Inspect the coordinator-side dataset cache. Forwards ScaiDrive and ScaiAtlas tokens.

Query parameters: `node_id` (optional; empty for cluster-wide).

```json
{
  "data": {
    "total_cache_size_bytes": 0,
    "used_cache_size_bytes": 0,
    "datasets": [
      {
        "path": "...", "size_bytes": 0,
        "cached_at": "...", "last_accessed": "...",
        "reference_count": 0
      }
    ]
  }
}
```

## Errors

All endpoints return ScaiGrid's standard error envelope.

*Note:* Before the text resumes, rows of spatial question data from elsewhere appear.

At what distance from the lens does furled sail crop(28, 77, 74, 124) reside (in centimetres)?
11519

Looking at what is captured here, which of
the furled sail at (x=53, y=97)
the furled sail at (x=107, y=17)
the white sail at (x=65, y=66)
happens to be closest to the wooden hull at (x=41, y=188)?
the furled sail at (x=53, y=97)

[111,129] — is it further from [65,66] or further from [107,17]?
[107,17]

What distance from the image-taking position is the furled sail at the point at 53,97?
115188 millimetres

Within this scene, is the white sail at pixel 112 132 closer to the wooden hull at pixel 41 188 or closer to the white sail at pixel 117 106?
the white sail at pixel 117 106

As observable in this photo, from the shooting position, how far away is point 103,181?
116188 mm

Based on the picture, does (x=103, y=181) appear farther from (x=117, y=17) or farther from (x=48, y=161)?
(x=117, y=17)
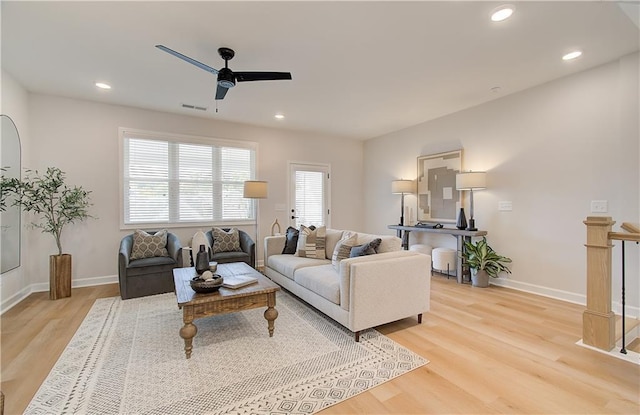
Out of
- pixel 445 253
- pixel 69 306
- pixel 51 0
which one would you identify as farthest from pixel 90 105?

Underlying gRPC status codes map onto HTTP as follows:

| gRPC code | HTTP | Detail handling |
|---|---|---|
| `NOT_FOUND` | 404 | Coordinator detail passed through. |
| `INVALID_ARGUMENT` | 400 | Coordinator detail passed through. |
| `PERMISSION_DENIED` | 403 | Coordinator detail passed through. |
| `UNAUTHENTICATED` | 401 | Coordinator detail passed through. |
| `ALREADY_EXISTS` | 409 | Coordinator detail passed through. |
| `FAILED_PRECONDITION` | 409 | Coordinator detail passed through. |
| `RESOURCE_EXHAUSTED` | 429 | Coordinator detail passed through. |
| `DEADLINE_EXCEEDED` | 504 | Friendly message; original logged server-side. |
| `UNAVAILABLE` | 503 | Friendly message; original logged server-side. |
| `INTERNAL` | 500 | Sanitised; raw detail captured in `scaimind_coordinator_error` log. |
| `UNKNOWN` | 500 | Sanitised; raw detail captured in log. |

The sanitisation logic in `errors.py` looks for traceback markers in the coordinator's `details()` string and replaces the body with a generic message when one is detected — so callers never receive leaked SQL, Python stack traces, or other infrastructure noise.